A gateway issue in any trust and estate administration is the question of whether there will be a contest challenging the validity of any will or trust. The question of whether there will be a content is addressed through strict notice periods. The decision of Bailey v. Bailey specifically addresses the discovery of a will post-issuance of letters testamentary. The case does not involve
challenging a trust.
For a will, Probate Code section 8110 governs the administration of an estate and appointment of an administrator. Here, the administrator, the deceased’s brother, petitioned for letters of administration under Probate Code section 8226. This section governs the administration of an estate where there is no will. The deceased’s son received notice of the petition. But because there was no will the deceased’s son expected to be treated as an intestate beneficiary.
However, the facts relating to the estate changed after the petition. Shortly before the hearing, the deceased’s brother discovered a will. The deceased’s brother then lodged it with the court roughly two weeks before the hearing. At the hearing, the deceased’s brother represented he did not intend to admit the will to probate.
Yet, after the hearing the deceased’s brother provided “Notice to Potential Beneficiary of Petition for Letters of Administration Under Probate Code § 8226” on March 4, 2021. The notice included copies of the will, the petition, the probate order, and letters of administration.”
Then once a final inventory was filed the deceased’s son learned he stood to inherit nothing, and challenged the will. The deceased’s brother claimed the challenge was untimely based on Probate Code section 8226 subdivision (c). This section states that a will should be challenged 60 days after notice.

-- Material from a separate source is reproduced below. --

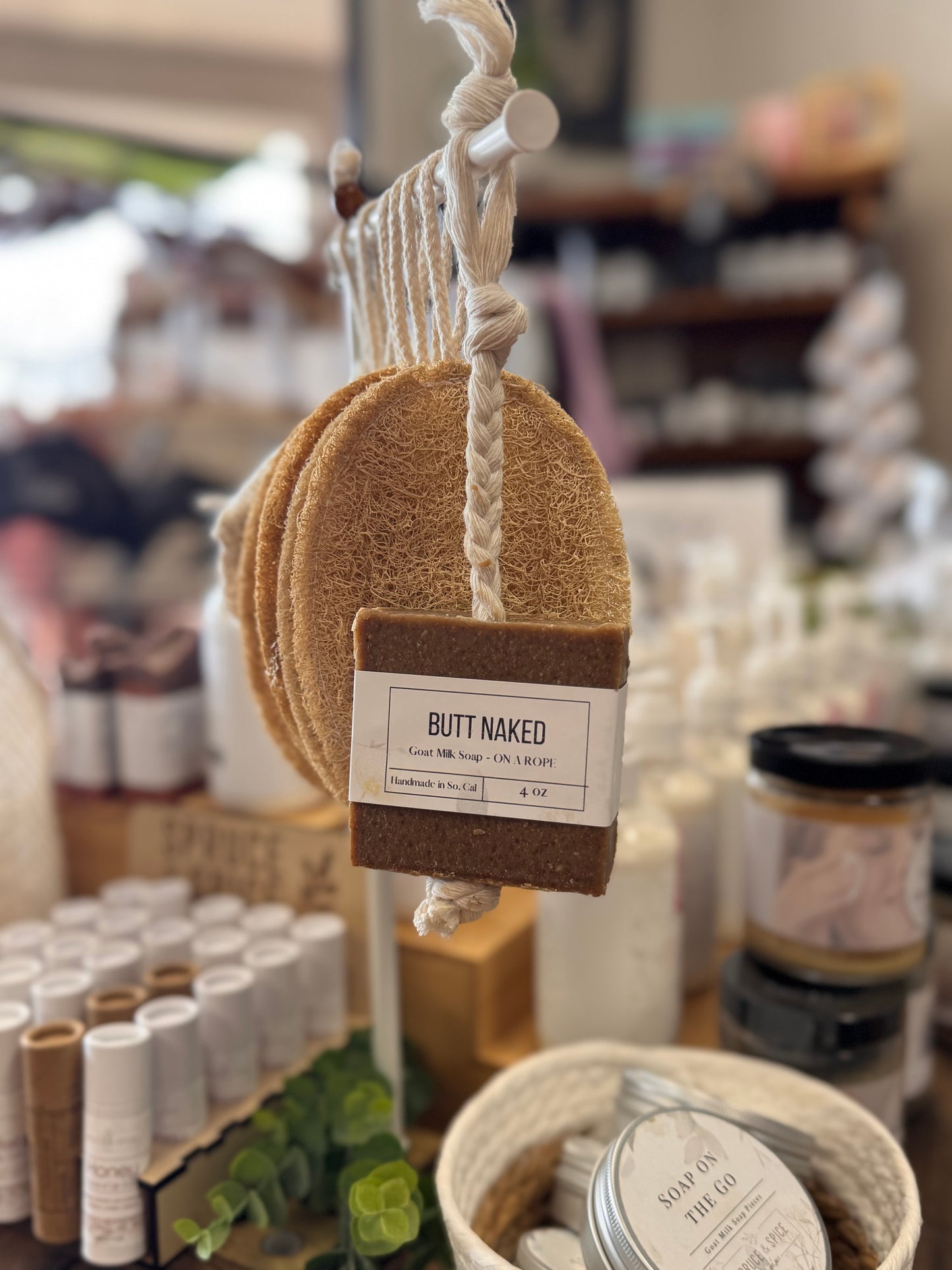 Butt Naked | Soap on a Rope| Phthalate and Paraben Free | Endocrine Disruptor Free | Goat Milk Soap | Goat Milk Bar | Sensitive Skin | Soap Top |  Artisan Soap | Handmade Soap |  Bath and Body |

The Court of Appeals rejected the argument. The fundamental flaw in the deceased’s brother’s claim was that notice should have been provided before a hearing and not notice after a decision. Here, the issue decided was the appointment of an administrator for an estate without a will – not one governed by a will where the son was disinherited.
To trigger any deadline required that the deceased’s brother petition under Section 8110. The goal being to provide clear notice of the intentions and relief sought in the petition prior to any hearing. This would have provided each potential beneficiary with a copy of the will and afforded 15 days-advance notice prior to any hearing.
This case illustrates that as facts develop the probate code must be consulted regularly and that any petition must clearly state its intentions and provide sufficient notice to any potential heir or beneficiary. When there is a reasonable doubt over whether notice provisions have been satisfied it may warrant amending the petition and providing new notice.